• **WORK REQUIRED**
Please copy, word for word, the line holding "Fliegenfischen auf sechs Kontinenten" and each line that follows it through the end of the entries, omitting any pictures.

• **Records contained in a dataset**
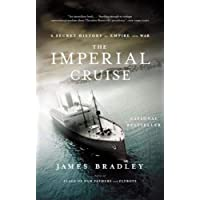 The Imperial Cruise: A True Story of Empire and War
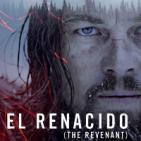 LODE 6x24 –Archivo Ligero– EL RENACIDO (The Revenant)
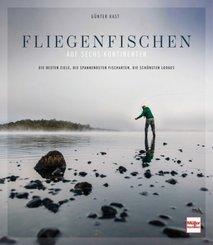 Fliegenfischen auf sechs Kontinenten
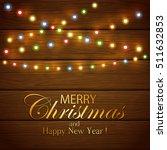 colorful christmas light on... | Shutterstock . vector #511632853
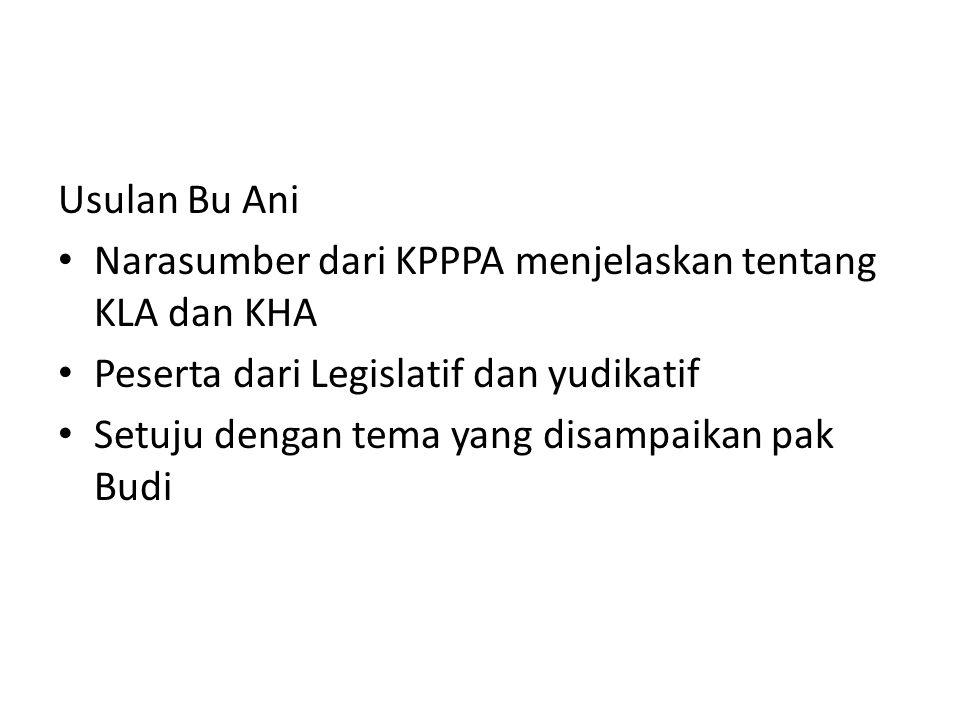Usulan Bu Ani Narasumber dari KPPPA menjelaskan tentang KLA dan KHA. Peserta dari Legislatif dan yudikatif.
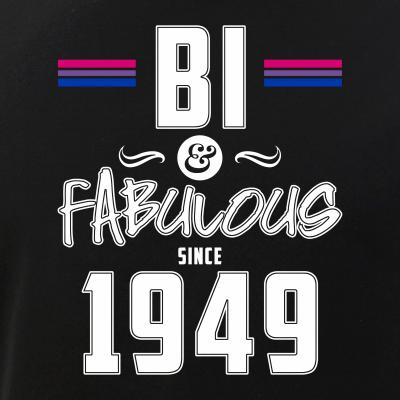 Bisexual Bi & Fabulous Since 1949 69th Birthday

• **WRITTEN RESPONSE**
 Fliegenfischen auf sechs Kontinenten
 colorful christmas light on... | Shutterstock . vector #511632853
Usulan Bu Ani Narasumber dari KPPPA menjelaskan tentang KLA dan KHA. Peserta dari Legislatif dan yudikatif.
 Bisexual Bi & Fabulous Since 1949 69th Birthday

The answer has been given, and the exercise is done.